In a 1988 paper, Mr. Donald Haines of the USDA Forest Service’s North Central Research Station proposed what he called the “Lower Atmosphere Stability Index.” Renamed the Haines Index in his honor since then, it has a value of 2, 3, 4, 5, or 6 and is a simple measure of how strongly atmospheric conditions near the earth’s surface might contribute to an existing fire becoming a dangerous, erratic fire with a strong, well defined updraft. It reflects atmospheric stability and dryness for a layer of the atmosphere roughly 1 to 5 km above the surface.
Just as important as recognizing what the Haines Index does indicate, is knowing what it does not indicate. The Haines Index says nothing about fuel conditions – whether fuels are abundant or sparse, wet or dry. It does not reflect surface temperature, humidity or wind conditions. And, because it does not include any measure of winds at the surface or aloft, it does not necessarily indicate anything about danger, behavior or growth for fires when strong winds are present.
The Haines Index depends on temperature and dew point values measured above the ground, across a layer of the atmosphere identified by the pressures at the top and bottom of the layer. Depending on the surface elevation of the region of interest, there are three possible layers used for computing the Haines Index, and these three layers provide what are commonly known as the low, mid and high elevation Haines Index variants. The pressure layers used for the variants are 950 millibars (mb) to 850 mb for the low variant; 850 mb to 700 mb for the mid variant, and 700 to 500 mb for the high variant.

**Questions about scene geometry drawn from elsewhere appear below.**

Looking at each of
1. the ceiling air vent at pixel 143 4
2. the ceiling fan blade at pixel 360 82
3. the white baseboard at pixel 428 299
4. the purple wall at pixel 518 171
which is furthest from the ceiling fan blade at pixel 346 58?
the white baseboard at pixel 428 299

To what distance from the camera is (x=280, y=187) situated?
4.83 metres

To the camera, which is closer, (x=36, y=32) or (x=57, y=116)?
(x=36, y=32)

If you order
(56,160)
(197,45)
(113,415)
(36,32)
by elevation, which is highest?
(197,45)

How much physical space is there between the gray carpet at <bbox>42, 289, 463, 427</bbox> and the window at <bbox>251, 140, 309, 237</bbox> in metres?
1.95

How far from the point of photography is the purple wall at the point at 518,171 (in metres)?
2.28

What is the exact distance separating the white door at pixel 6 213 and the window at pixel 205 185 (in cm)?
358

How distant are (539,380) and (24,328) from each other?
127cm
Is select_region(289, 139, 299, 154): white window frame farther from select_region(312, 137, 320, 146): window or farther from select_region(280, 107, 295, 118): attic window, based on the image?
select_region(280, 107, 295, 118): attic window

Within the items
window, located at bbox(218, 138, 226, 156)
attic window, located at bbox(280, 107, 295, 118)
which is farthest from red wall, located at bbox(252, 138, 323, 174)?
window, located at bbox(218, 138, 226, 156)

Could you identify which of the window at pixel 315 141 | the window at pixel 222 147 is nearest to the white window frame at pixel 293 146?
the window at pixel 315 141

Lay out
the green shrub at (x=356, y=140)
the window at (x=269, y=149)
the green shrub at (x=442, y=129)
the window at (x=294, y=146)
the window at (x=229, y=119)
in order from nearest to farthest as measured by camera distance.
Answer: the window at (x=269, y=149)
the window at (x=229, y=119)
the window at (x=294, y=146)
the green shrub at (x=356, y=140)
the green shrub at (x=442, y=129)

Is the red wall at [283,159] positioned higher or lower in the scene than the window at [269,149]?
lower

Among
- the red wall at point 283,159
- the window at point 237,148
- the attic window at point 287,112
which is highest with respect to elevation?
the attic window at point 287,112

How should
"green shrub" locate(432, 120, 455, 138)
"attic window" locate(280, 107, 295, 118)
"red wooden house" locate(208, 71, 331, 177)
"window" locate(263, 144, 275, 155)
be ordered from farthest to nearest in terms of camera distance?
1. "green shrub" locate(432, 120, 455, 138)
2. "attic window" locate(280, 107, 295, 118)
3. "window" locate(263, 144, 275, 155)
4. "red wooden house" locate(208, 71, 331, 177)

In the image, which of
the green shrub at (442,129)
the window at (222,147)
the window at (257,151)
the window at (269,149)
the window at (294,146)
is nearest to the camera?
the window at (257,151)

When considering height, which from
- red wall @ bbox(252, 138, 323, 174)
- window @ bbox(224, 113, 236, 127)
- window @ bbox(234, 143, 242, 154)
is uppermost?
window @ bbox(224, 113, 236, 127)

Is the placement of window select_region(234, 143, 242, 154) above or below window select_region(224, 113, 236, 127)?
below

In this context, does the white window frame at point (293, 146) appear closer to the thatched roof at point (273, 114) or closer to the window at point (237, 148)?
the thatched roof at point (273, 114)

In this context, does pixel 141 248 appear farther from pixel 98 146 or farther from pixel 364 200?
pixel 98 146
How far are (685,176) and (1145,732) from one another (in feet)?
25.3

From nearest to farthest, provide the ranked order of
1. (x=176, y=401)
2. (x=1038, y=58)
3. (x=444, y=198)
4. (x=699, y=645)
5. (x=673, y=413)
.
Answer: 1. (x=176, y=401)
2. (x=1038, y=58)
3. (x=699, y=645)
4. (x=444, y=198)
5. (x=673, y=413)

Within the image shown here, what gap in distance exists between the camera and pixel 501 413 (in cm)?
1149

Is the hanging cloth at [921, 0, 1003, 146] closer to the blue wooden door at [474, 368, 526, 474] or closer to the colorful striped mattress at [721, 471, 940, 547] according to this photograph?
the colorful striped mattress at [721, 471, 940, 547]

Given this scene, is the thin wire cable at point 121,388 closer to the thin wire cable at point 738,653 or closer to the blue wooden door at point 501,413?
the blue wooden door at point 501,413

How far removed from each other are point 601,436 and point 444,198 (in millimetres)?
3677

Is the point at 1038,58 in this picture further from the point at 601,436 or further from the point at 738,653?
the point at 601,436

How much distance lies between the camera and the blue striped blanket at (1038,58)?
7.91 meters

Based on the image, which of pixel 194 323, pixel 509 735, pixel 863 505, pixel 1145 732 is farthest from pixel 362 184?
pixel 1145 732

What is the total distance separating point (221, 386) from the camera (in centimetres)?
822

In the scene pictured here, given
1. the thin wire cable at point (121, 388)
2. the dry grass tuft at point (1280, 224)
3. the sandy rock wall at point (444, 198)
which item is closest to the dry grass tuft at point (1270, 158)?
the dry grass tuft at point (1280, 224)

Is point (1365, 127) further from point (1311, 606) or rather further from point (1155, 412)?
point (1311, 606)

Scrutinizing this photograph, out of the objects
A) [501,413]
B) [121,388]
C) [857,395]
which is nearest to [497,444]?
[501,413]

For all three variants of the Haines Index, there are two components. The A component reflects the temperature difference between the top and bottom of the appropriate layer. The B component reflects the difference between air temperature and dew point (this difference is often called the dew point depression) at the top of the layer (in the case of the low variant) or the bottom of the layer (for the mid and high variants.) For each component, the differences are converted to values of 1, 2, or 3 based on thresholds specified by Haines. The final Haines Index is the sum of these two component values, a number between 2 and 6, inclusive. Values of 2 or 3 are considered “Very Low,” a 4 is “Low,” a 5 is “Moderate” and a 6 is “High.” The use of “low” and “high” to describe both the value and the variant of the Haines Index can lead to some confusion, and users must be clear on which aspect they mean.
Originally, Haines computed the index using measurements taken at 00 UTC, which corresponds to local mid-afternoon to late evening, depending on local time zone. However since its creation, researchers and practitioners have computed it for other times of day also, using observations or forecast information.